## PROMPT
Write out, exactly and in full, the records given below, but not their pictures.

## DATASET
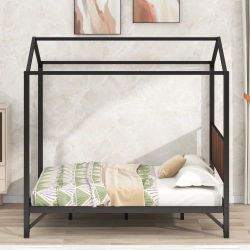 NEW Full Size Metal House Shape Platform Bed, Black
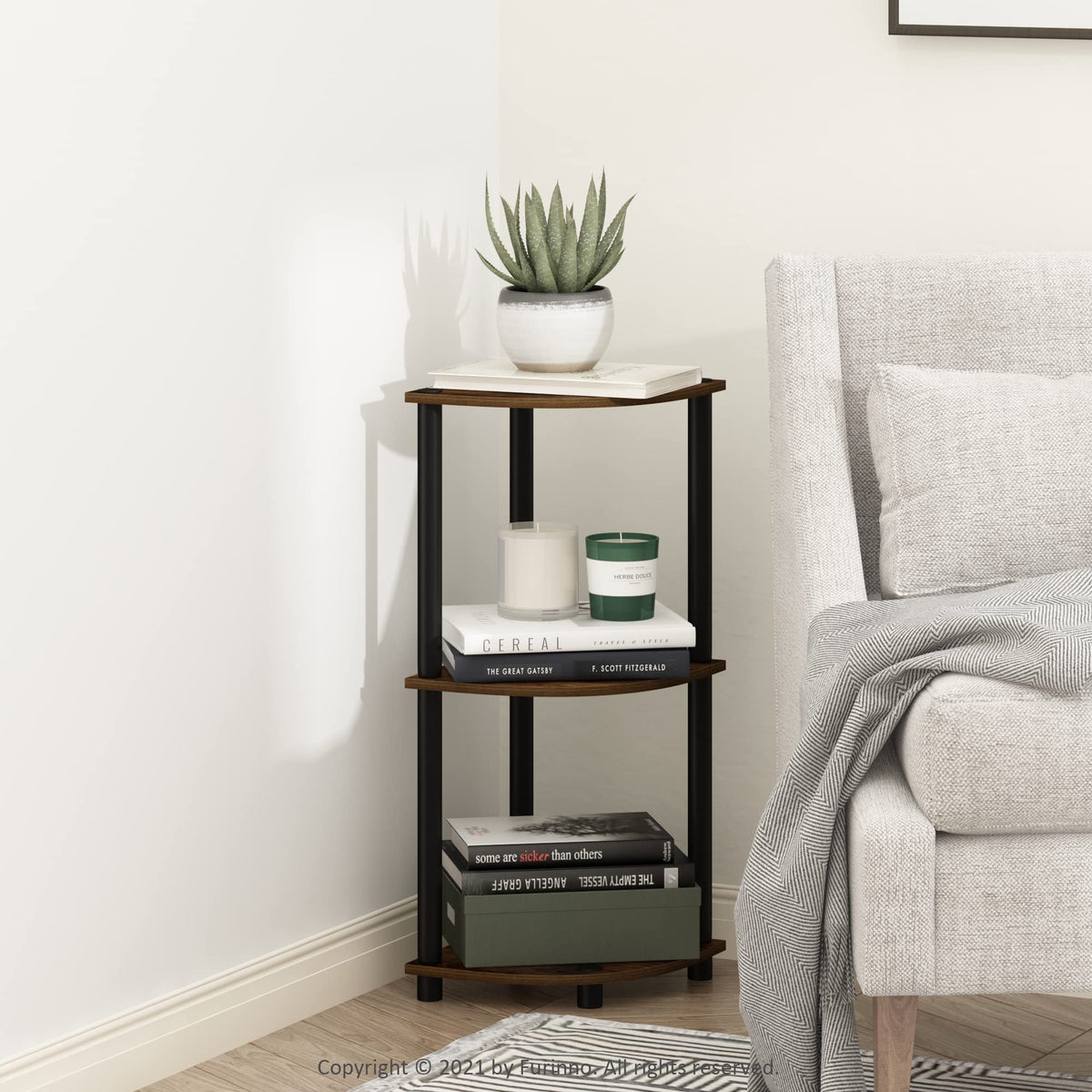 Furinno Turn-N-Tube 3-tier open shelves display books and decor in living spaces.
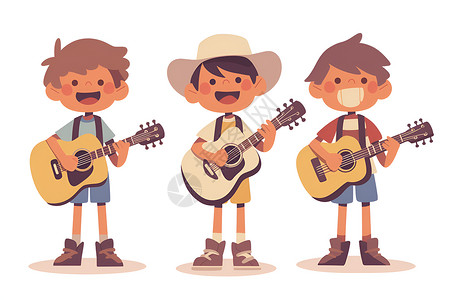 抱着吉他合唱的孩子插画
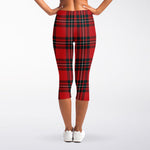 Red Scottish Tartan Pattern Print Women's Capri Leggings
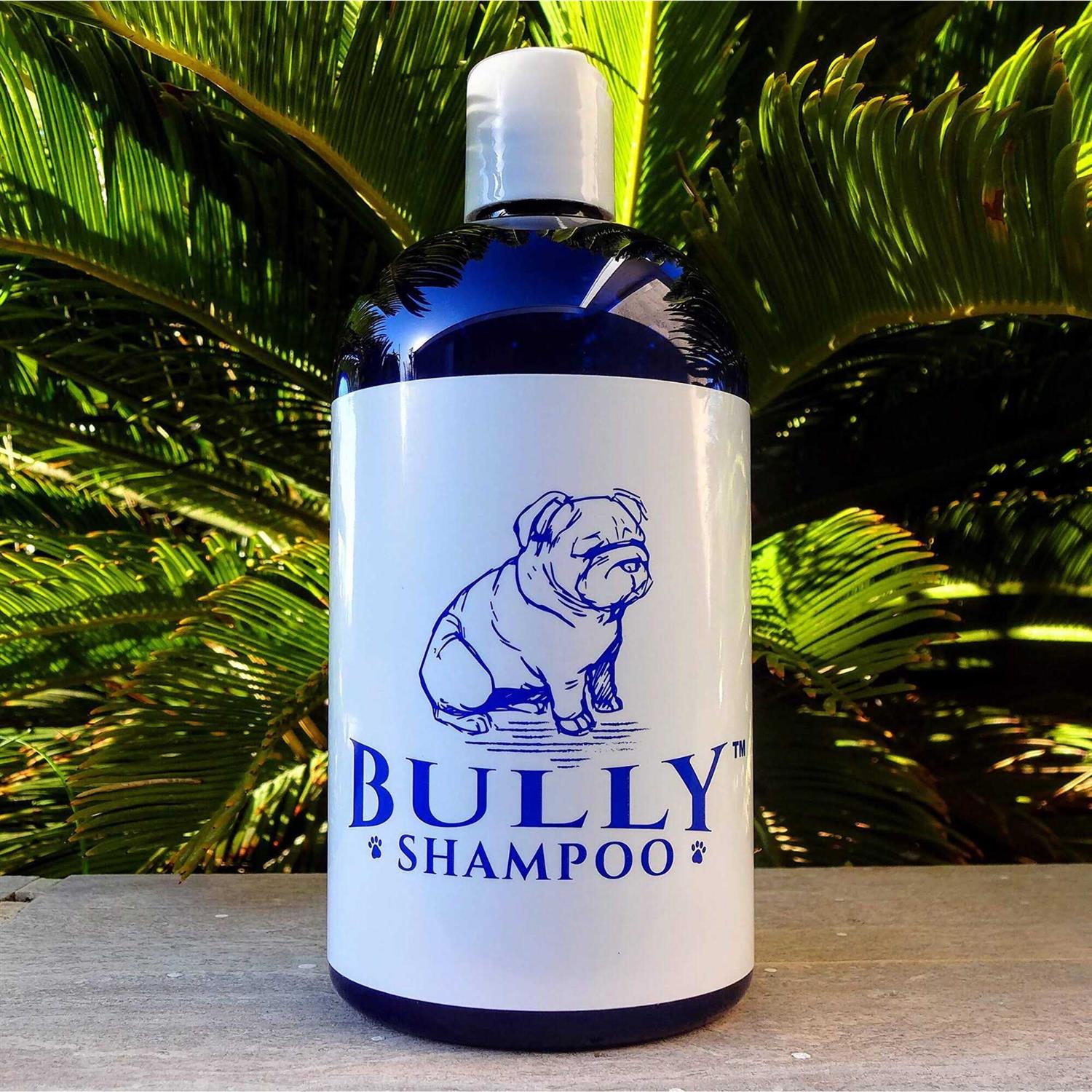 Bully Shampoo Bulldog Dog Shampoo All Natural Organic Formula Refreshing Botanical Scent. Specifically for Bulldog Breeds and Itchy Skin. Leaves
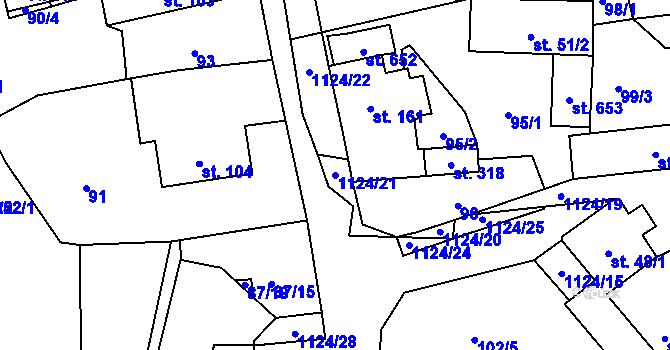 Parcela st. 1124/21 v KÚ Čkyně, Katastrální mapa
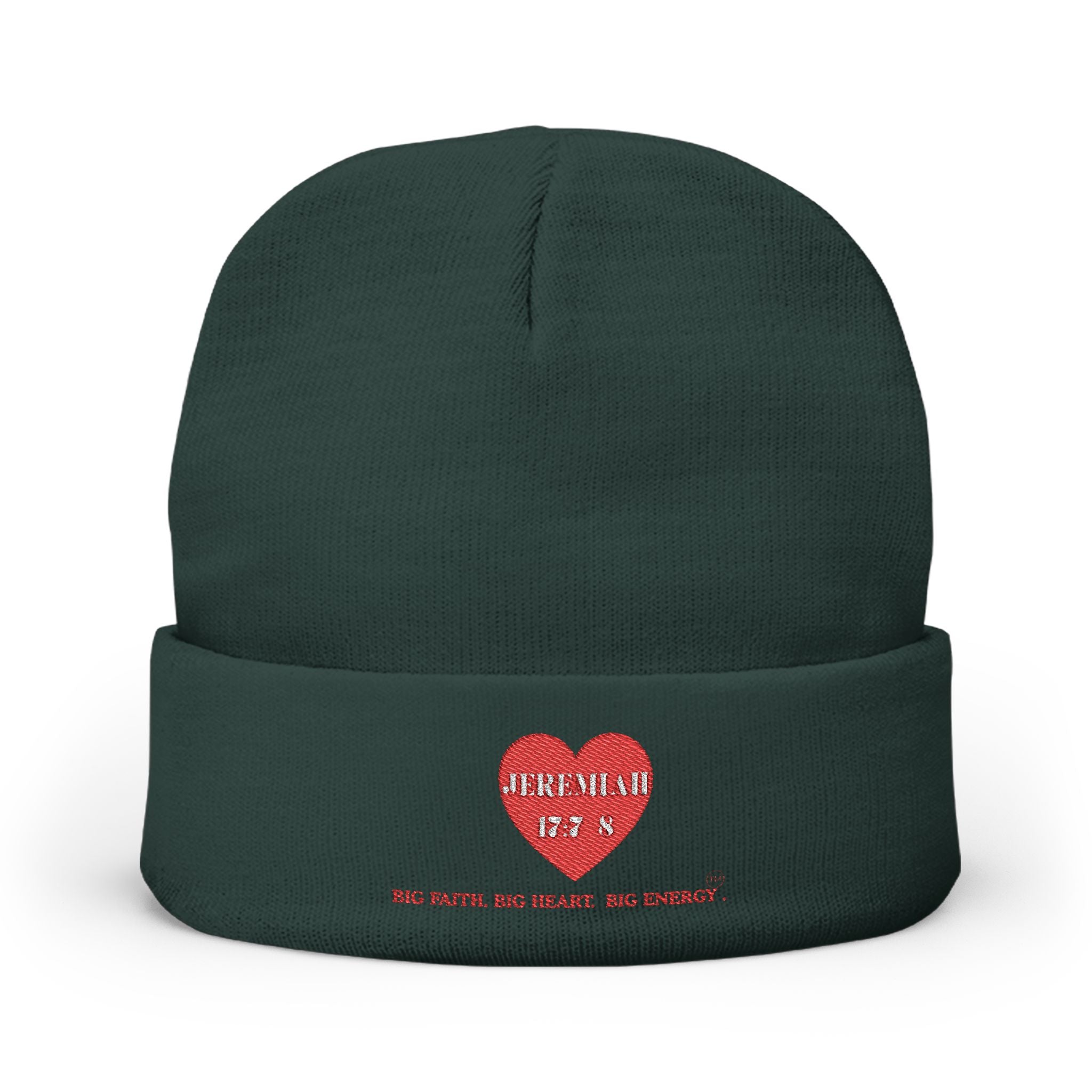 Embroidered Heart Knit Beanie — 'Jeremiah 17:7-8 N' Cozy Winter Hat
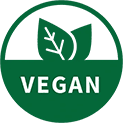 A green circle with the word vegan in it.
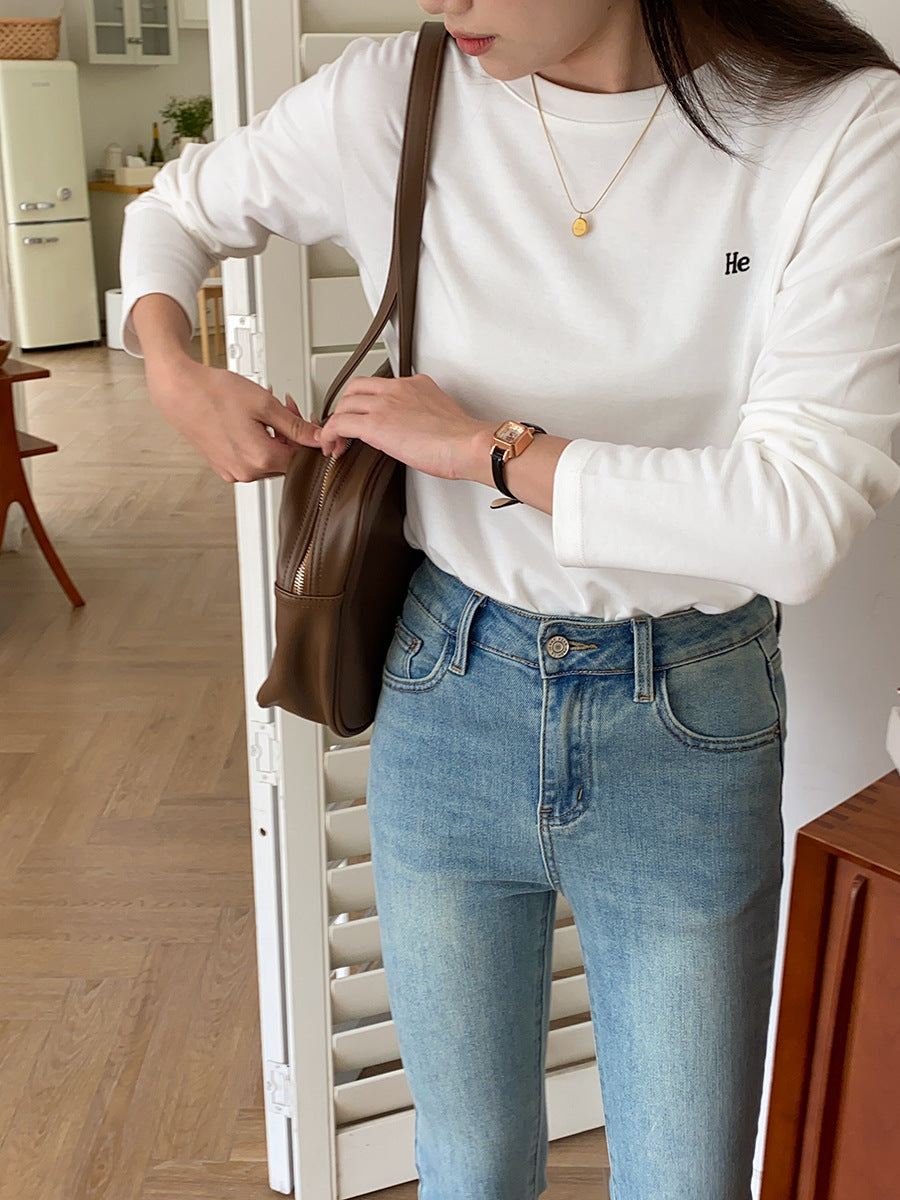 Damen lässiges Langarmshirt mit minimalistischen Details Drune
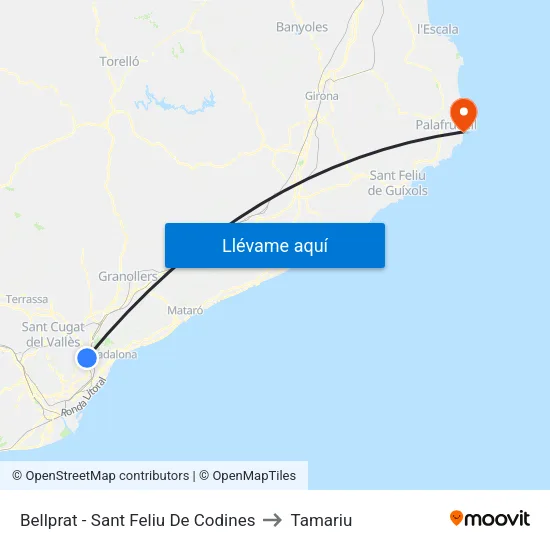 Bellprat - Sant Feliu De Codines to Tamariu map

## RESULT OF THE TASK
 NEW Full Size Metal House Shape Platform Bed, Black
 Furinno Turn-N-Tube 3-tier open shelves display books and decor in living spaces.
 抱着吉他合唱的孩子插画
 Red Scottish Tartan Pattern Print Women's Capri Leggings
 Bully Shampoo Bulldog Dog Shampoo All Natural Organic Formula Refreshing Botanical Scent. Specifically for Bulldog Breeds and Itchy Skin. Leaves
 Parcela st. 1124/21 v KÚ Čkyně, Katastrální mapa
 Embroidered Heart Knit Beanie — 'Jeremiah 17:7-8 N' Cozy Winter Hat
 A green circle with the word vegan in it.
 Damen lässiges Langarmshirt mit minimalistischen Details Drune
 Bellprat - Sant Feliu De Codines to Tamariu map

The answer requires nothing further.